The Tox21 dataset initially was a pivotal asset in toxicity prediction, encompassing endpoints related to human toxicity modeled as binary classification tasks. Its original design was altered in subsequent benchmarks such as MoleculeNet and DeepChem, where dataset splits, molecules, and labels were significantly modified. These alterations introduced comparability gaps across studies, rendering it challenging to assess progress in toxicity prediction methods. The paper proposes a solution by establishing a reproducible leaderboard hosted on Hugging Face, leveraging the original Tox21 dataset to ensure consistent evaluation of bioactivity models.

The leaderboard aligns evaluation protocols with the original dataset configuration, offering a standardized environment for submitting models that must provide predictions for all test samples. This initiative aims to restore the dataset’s integrity and facilitate a transparent, reproducible evaluation framework.

Methodology and Baseline Models

The implemented leaderboard employs Hugging Face Spaces, enabling models to be assessed through automated API-driven processes, which collate predictions from submitted models and compute standard metrics. The evaluation criteria are centered around the AUC averaged across all Tox21 targets. Notably, several traditional machine learning and AI models are re-evaluated as baselines, including DeepTox, self-normalizing neural networks (SNN), and graph neural networks (GIN).

Among the findings, descriptor-based models such as SNN show continued competitiveness, paralleling ensemble methods like DeepTox and traditional machine learning models. This persistence raises questions about the perceived progress over the decade, underscoring the necessity of re-establishing comparison frameworks for toxicity prediction.

Results and Implications

The results from the re-evaluation suggest that despite innovations in machine learning methodologies, early models like DeepTox remain competitive on the original test set. This observation indicates that while new model architectures have emerged, substantial advancement may have been hindered by the dataset and benchmark inconsistencies. Evaluations from the leaderboard differ slightly due to computational environments and methodologies, yet demonstrate consistent findings regarding model performance.

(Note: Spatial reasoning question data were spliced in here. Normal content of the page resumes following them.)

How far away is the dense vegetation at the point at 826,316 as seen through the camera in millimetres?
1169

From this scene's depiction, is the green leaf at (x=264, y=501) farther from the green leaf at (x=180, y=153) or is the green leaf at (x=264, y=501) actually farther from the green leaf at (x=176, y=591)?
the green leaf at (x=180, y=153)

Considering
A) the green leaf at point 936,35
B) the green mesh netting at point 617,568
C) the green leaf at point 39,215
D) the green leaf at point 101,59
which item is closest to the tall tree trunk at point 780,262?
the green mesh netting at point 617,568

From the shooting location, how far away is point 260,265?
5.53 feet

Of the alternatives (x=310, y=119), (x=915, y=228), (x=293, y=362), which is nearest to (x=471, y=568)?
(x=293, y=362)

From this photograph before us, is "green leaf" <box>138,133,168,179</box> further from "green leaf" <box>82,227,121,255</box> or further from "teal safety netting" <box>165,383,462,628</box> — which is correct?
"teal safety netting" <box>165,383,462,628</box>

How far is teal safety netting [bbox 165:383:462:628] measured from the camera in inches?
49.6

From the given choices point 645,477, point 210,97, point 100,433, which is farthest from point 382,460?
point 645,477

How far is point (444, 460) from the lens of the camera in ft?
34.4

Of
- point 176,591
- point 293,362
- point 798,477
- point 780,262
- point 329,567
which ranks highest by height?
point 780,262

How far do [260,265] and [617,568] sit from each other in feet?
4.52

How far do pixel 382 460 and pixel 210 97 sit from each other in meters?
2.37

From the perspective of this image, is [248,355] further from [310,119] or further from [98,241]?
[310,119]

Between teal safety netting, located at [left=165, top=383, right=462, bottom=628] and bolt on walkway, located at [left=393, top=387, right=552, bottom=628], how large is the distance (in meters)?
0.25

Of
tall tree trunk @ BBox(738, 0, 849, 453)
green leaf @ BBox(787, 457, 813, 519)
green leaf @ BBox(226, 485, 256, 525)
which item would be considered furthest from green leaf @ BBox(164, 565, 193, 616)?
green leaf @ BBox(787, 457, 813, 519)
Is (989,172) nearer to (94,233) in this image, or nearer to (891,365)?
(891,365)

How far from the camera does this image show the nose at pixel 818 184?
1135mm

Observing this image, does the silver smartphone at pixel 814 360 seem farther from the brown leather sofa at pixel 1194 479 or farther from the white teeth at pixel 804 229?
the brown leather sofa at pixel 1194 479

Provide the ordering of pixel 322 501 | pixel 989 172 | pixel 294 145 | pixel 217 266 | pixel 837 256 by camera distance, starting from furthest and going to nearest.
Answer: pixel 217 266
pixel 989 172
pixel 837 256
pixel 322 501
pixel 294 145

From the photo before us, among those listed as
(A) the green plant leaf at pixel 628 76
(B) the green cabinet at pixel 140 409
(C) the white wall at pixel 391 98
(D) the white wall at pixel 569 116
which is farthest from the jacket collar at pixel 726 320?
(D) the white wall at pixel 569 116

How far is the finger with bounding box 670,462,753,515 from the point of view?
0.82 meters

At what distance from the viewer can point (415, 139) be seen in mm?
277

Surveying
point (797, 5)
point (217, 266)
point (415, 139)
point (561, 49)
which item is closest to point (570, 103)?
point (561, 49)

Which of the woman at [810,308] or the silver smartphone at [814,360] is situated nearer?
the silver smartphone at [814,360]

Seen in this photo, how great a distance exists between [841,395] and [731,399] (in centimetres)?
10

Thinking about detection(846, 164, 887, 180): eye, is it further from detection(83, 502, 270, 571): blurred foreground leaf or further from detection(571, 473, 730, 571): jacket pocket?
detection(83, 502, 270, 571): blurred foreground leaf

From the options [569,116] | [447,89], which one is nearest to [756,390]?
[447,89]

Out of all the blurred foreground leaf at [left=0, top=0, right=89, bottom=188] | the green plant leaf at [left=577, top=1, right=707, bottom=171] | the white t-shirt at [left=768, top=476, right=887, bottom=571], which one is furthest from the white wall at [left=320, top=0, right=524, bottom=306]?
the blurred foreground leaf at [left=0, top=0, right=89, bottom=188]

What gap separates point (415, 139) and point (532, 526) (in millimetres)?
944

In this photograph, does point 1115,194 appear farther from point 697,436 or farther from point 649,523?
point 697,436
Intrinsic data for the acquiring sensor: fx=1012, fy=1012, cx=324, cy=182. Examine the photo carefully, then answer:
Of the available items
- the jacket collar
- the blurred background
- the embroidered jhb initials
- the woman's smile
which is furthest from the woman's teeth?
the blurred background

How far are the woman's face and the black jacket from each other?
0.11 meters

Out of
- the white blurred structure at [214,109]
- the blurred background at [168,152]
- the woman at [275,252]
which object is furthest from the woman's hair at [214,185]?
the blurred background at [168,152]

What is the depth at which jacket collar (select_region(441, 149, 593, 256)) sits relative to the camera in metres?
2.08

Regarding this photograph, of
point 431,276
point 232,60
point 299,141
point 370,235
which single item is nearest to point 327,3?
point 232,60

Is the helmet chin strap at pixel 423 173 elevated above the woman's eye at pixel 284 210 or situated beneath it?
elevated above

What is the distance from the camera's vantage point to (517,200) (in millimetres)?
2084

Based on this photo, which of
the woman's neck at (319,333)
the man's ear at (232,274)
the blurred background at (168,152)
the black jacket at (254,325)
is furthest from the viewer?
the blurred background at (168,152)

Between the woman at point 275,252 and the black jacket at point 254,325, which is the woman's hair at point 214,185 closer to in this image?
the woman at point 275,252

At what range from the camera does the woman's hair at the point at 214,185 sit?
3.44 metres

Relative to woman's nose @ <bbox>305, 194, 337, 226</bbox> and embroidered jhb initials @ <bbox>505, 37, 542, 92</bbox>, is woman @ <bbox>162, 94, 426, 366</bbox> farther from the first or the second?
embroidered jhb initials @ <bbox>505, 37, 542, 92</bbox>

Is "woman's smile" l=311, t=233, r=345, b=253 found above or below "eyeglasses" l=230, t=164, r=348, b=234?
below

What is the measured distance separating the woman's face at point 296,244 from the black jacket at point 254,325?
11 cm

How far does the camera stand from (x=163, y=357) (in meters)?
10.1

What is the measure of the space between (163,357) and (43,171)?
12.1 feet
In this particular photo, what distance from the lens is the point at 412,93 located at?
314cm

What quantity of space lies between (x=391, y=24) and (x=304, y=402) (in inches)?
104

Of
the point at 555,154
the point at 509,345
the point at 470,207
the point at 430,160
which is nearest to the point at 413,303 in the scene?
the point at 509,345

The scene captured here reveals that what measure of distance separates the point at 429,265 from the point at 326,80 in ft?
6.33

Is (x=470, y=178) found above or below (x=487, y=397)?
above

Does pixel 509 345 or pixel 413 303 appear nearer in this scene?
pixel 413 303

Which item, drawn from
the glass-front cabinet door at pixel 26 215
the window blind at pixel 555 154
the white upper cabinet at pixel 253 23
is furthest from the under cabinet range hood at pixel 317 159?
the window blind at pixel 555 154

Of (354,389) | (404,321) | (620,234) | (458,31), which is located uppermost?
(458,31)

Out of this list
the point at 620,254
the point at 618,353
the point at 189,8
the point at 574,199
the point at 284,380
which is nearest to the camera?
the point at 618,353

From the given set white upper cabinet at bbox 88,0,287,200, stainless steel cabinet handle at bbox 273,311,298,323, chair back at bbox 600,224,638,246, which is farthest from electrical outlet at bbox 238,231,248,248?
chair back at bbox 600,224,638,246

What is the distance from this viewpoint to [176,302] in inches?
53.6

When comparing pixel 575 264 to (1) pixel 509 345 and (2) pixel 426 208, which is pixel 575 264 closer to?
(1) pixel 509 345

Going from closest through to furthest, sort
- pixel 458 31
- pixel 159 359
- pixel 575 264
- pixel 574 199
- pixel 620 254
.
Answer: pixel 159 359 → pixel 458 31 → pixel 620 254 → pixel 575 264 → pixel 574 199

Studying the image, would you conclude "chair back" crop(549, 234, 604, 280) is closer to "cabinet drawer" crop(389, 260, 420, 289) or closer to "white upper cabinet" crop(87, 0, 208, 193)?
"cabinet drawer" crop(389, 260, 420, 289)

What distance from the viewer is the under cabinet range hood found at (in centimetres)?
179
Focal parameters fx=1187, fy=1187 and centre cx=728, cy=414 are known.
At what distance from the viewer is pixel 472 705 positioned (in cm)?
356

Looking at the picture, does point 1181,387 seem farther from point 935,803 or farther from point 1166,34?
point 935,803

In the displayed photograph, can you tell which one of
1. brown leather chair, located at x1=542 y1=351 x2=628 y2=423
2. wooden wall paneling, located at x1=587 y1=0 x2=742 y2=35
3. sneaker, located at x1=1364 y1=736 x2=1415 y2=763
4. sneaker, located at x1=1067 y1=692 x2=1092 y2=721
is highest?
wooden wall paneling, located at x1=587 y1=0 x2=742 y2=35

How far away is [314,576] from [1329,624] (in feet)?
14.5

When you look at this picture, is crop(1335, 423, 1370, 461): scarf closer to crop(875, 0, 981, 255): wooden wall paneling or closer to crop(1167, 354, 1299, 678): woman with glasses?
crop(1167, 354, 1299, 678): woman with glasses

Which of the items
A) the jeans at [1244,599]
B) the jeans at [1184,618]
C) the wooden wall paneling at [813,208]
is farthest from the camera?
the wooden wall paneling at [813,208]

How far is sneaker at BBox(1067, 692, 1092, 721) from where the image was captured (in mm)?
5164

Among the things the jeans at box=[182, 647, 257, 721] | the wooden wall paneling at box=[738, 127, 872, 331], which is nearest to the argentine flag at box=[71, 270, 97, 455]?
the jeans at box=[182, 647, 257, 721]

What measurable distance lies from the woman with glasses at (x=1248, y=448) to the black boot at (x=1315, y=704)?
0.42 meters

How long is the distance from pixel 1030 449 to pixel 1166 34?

This reinstatement of faithful benchmarking can serve as a template for other molecular datasets experiencing benchmark drift. By offering a reliable structure for toxicity models, the paper contributes to enhancing AI's role in drug discovery while advocating for further investigations into few-shot and zero-shot learning evaluations.

Future Outlook

The infrastructure and findings inform future discourse on AI model evaluations in drug discovery, suggesting continued exploration into advanced learning paradigms and foundational models for molecular prediction tasks. As the landscape evolves, the paper provides guidance for systematic assessments, promoting sustained strides in AI-driven drug discovery through robust benchmarks and data integrity.

Conclusion

The paper successfully restores evaluation consistency for the Tox21 dataset, presenting a standardized framework for assessing toxicity prediction methods. This effort elucidates the trajectory of AI advancements in drug discovery, advocating for the re-evaluation of existing assumptions about method effectiveness. Through its automated, open benchmarking pipeline, the work facilitates meaningful progress review while stimulating discourse on extending current methodologies to future bioactivity predictions.